Japan-France Joint Demonstration Experiment on Traveler Paths - Part 1
Japan-France Joint Demonstration Experiment on Traveler Paths – Part 1
Ever since the decision was made for Tokyo to host the Olympic Games, it has been pointed out that there is a greater need for foreign-language signage and other information services for inbound foreign travelers to Japan. But more than just foreign-language signage is needed to receive foreign visitors; they need services that will provide the kind of support that enables them to broaden the scope of their stay by reducing the communication stress that results from language and cultural differences.
In aiming toward that kind of service, OPEN INNOVATION LAB. did a demonstration experiment by collecting and analyzing the life logs of French visitors to Osaka during Nov. 8 to 18, 2015. An experiment done in partnership with Val-d’Oise, a French department that has friendship ties with Osaka prefecture, it was implemented with the assistance of Grand Front Osaka TMO General Incorporated Association and The Senshu Ikeda Bank, Ltd., as well as the technical cooperation of the MIT Media Lab (of which Dentsu and ISID are member companies) and the Kawahara Lab of the Open University of Japan.

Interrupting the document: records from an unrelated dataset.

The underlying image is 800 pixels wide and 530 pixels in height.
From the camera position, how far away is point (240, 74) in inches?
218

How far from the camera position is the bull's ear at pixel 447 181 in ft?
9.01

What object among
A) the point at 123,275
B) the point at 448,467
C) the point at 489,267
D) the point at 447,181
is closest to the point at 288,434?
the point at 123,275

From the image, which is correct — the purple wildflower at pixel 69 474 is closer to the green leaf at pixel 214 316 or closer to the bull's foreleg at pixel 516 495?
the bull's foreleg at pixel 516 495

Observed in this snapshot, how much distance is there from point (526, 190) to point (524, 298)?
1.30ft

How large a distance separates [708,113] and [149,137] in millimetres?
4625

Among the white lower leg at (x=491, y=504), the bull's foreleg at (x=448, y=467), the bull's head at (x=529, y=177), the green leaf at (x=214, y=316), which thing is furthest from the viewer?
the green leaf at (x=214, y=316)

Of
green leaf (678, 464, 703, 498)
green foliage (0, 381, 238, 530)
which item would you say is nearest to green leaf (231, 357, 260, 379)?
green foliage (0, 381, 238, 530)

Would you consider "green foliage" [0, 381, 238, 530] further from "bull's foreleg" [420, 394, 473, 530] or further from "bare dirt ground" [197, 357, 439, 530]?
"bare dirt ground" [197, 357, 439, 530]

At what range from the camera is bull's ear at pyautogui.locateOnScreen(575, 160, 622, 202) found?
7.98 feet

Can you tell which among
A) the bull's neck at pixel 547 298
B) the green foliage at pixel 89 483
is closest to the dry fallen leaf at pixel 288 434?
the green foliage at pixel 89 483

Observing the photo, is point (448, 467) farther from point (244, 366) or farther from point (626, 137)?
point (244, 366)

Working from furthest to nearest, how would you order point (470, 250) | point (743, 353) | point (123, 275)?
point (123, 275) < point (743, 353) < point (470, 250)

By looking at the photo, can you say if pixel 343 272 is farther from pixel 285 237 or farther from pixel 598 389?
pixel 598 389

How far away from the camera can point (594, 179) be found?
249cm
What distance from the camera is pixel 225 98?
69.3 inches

Experiment participants had an IC card issued in advance at their airport of departure and registered hotels they stay at in Japan and planned exchange amounts (in yen) using dedicated digital signage installed at the airport. After arriving in Japan, they only needed to show their card at the digital signage installed at foreign exchange shops of The Senshu Ikeda Bank in order to get speedy, signature-free exchange service as based on the registered information at the disposal of bank employees. Based on the registered information, users are also provided with information about where to board the bus to their accommodations and recommendations about the next places on their itinerary and neighboring areas. The objective of the service was to reduce the stress of language issues and currency exchange.
Many foreign visitors – and not just French – tend to pay by credit card in order to avoid exchange rates that are overly expensive at the time of departure and the hassle of having to sign the paperwork required when exchanging currency after arriving in Japan. This is apparently one cause for the scope of activity during their stay being limited to establishments that honor credit cards. However, this experiment determined that many of the participants who acquired Japanese yen were able to actively enjoy experiences in Japan that require cash, such as going to pachinko parlors, taking part in hands-on pottery experiences, and purchasing souvenirs. One conclusion that can be drawn is that the simplification of exchange procedures is a way of enlivening the purchase activities of visiting French people.